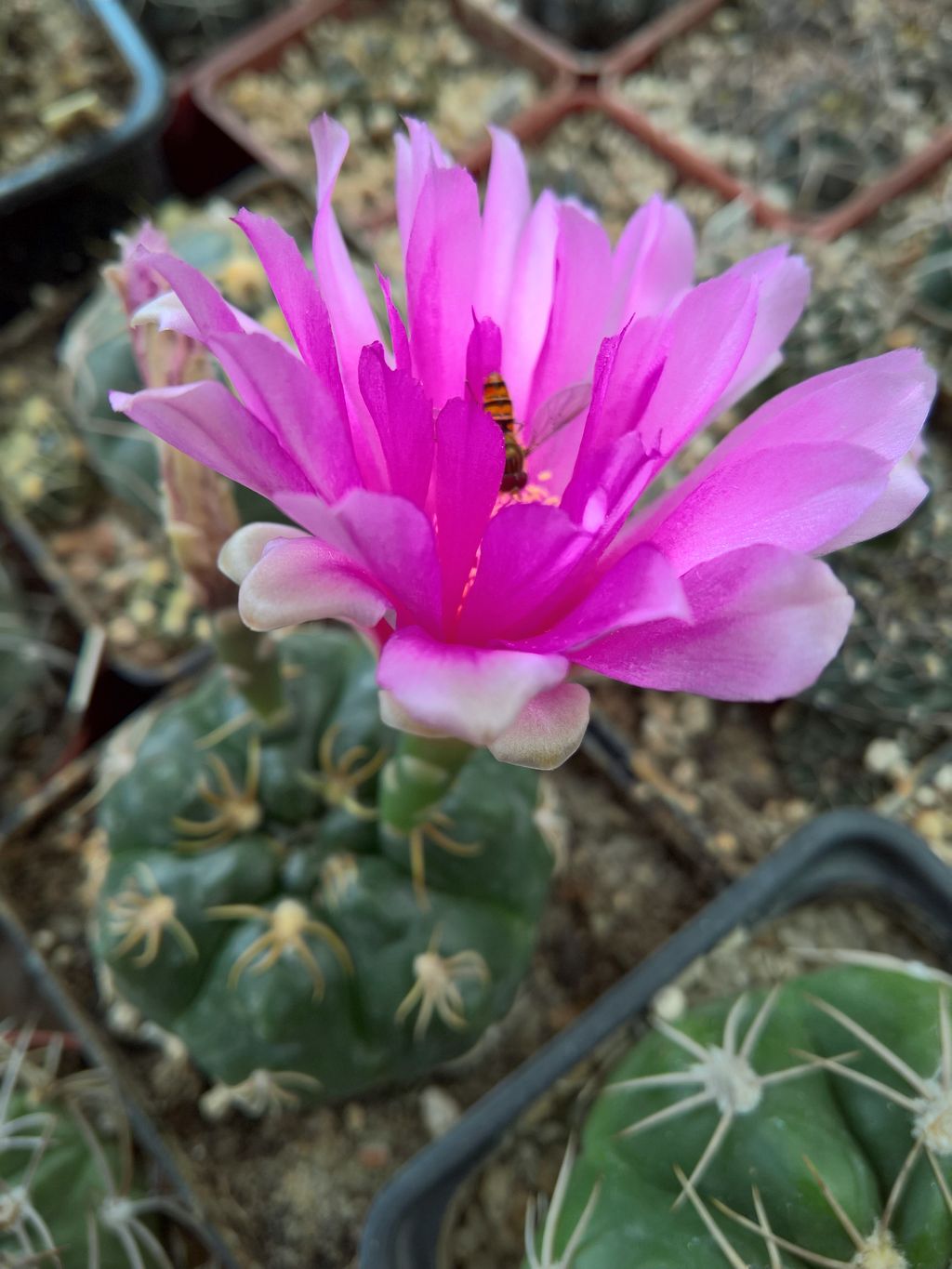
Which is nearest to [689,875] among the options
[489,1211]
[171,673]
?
[489,1211]

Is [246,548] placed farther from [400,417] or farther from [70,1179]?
[70,1179]

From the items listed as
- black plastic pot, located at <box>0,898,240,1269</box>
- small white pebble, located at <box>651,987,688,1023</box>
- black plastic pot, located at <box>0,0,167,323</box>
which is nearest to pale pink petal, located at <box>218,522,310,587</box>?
small white pebble, located at <box>651,987,688,1023</box>

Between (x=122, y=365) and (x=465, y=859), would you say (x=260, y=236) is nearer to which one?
(x=465, y=859)

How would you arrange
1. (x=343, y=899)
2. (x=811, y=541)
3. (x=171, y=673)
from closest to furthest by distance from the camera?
(x=811, y=541)
(x=343, y=899)
(x=171, y=673)

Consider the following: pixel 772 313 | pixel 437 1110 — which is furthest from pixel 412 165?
pixel 437 1110

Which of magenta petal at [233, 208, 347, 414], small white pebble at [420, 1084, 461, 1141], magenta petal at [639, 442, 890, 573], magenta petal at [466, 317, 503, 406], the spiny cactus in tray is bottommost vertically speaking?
small white pebble at [420, 1084, 461, 1141]

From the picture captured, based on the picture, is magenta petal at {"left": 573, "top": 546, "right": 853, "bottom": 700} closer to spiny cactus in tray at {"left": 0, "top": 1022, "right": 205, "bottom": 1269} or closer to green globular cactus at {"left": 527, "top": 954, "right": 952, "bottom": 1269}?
green globular cactus at {"left": 527, "top": 954, "right": 952, "bottom": 1269}
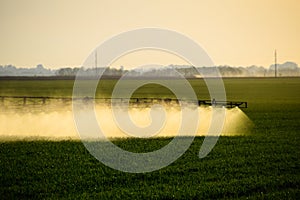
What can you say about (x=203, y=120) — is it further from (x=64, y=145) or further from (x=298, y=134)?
(x=64, y=145)

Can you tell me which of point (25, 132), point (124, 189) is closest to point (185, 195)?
point (124, 189)

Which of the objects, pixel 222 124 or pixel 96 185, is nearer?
pixel 96 185

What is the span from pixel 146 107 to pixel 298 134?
1938 cm

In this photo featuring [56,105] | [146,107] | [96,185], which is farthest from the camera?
[56,105]

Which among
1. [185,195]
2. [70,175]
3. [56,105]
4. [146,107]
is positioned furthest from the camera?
[56,105]

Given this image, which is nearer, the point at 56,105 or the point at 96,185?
the point at 96,185

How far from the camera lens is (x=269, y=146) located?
890 inches

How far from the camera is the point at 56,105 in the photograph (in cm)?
4834

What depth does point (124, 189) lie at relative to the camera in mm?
13938

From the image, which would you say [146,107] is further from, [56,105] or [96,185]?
[96,185]

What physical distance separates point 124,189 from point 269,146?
36.9ft

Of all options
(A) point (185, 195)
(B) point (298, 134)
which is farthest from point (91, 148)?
(B) point (298, 134)

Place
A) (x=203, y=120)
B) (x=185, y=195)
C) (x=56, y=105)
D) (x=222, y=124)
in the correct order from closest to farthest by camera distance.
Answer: (x=185, y=195)
(x=222, y=124)
(x=203, y=120)
(x=56, y=105)

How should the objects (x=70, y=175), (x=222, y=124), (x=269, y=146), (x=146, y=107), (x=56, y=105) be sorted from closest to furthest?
(x=70, y=175) < (x=269, y=146) < (x=222, y=124) < (x=146, y=107) < (x=56, y=105)
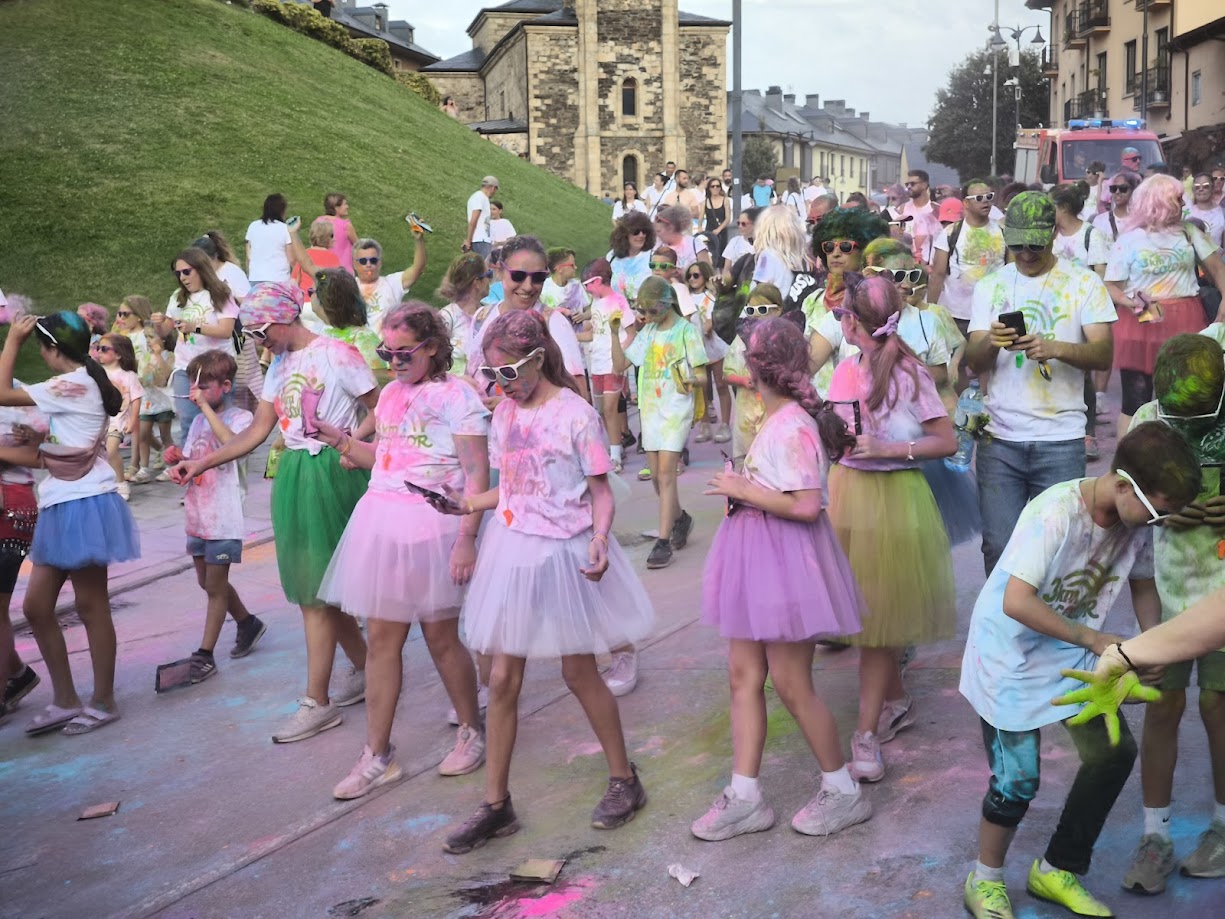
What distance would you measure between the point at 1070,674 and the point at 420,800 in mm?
2869

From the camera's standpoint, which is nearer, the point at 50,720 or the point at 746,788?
the point at 746,788

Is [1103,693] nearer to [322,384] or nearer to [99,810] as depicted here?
[322,384]

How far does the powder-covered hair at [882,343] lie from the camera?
15.9 feet

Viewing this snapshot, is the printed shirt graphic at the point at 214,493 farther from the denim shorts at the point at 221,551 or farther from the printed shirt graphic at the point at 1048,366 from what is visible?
the printed shirt graphic at the point at 1048,366

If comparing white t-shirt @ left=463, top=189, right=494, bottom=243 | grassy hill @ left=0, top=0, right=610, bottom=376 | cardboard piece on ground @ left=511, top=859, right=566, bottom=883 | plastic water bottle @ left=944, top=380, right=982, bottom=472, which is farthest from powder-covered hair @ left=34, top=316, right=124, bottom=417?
grassy hill @ left=0, top=0, right=610, bottom=376

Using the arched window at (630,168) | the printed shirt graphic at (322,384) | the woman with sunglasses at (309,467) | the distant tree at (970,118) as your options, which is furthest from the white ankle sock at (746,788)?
the distant tree at (970,118)

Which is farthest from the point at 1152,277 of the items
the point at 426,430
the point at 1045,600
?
the point at 1045,600

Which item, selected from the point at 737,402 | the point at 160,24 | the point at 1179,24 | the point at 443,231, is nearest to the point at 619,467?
the point at 737,402

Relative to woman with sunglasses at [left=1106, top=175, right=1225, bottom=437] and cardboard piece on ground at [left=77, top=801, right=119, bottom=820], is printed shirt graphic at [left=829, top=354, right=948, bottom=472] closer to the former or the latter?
cardboard piece on ground at [left=77, top=801, right=119, bottom=820]

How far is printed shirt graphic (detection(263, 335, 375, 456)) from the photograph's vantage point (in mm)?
5652

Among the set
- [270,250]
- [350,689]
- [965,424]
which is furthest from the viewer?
[270,250]

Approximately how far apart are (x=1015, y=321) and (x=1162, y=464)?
186 centimetres

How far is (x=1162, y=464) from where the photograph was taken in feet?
10.5

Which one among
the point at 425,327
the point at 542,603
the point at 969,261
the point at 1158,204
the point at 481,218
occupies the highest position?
the point at 481,218
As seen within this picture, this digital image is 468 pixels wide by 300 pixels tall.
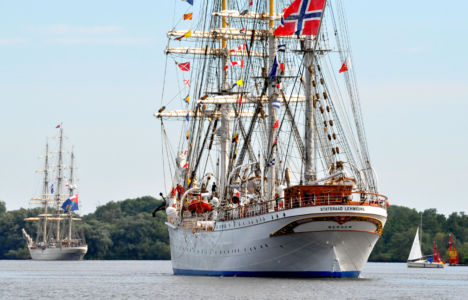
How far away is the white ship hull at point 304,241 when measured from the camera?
79.6 metres

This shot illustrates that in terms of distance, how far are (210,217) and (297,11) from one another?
33.2 metres

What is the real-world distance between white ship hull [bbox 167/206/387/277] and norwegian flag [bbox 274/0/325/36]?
1423 centimetres

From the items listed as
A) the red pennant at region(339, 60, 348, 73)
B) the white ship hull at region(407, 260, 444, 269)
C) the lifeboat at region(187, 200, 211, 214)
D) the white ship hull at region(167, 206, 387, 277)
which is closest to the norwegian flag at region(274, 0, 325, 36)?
the red pennant at region(339, 60, 348, 73)

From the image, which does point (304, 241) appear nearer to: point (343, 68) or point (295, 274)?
point (295, 274)

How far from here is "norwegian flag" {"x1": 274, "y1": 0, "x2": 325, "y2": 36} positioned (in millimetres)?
75688

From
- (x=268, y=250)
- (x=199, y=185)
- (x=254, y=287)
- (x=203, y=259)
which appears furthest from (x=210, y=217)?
(x=254, y=287)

**REQUEST:**
Lines from the one containing "What is the real-world" through the final line are to be given again verbatim, with nothing before or after.

**EXPECTED ANSWER:**
What is the real-world distance between white ship hull [bbox 167/206/387/277] and norwegian flag [bbox 274/0/325/36]?
1423 centimetres

From the items listed as
A) the red pennant at region(339, 60, 348, 73)
B) the white ship hull at region(407, 260, 444, 269)
C) the lifeboat at region(187, 200, 211, 214)
D) the white ship hull at region(167, 206, 387, 277)
which is closest to the norwegian flag at region(274, 0, 325, 36)?
the red pennant at region(339, 60, 348, 73)

From the image, which does point (304, 241) appear nearer to: point (343, 68) or point (295, 274)?
point (295, 274)

How far from here is "norwegian flag" {"x1": 274, "y1": 0, "x2": 325, "y2": 36} positioned (in millimetres)?
75688

From
- (x=268, y=250)
- (x=199, y=185)
- (x=254, y=287)
- (x=203, y=259)
which appears furthest from (x=210, y=217)?
(x=254, y=287)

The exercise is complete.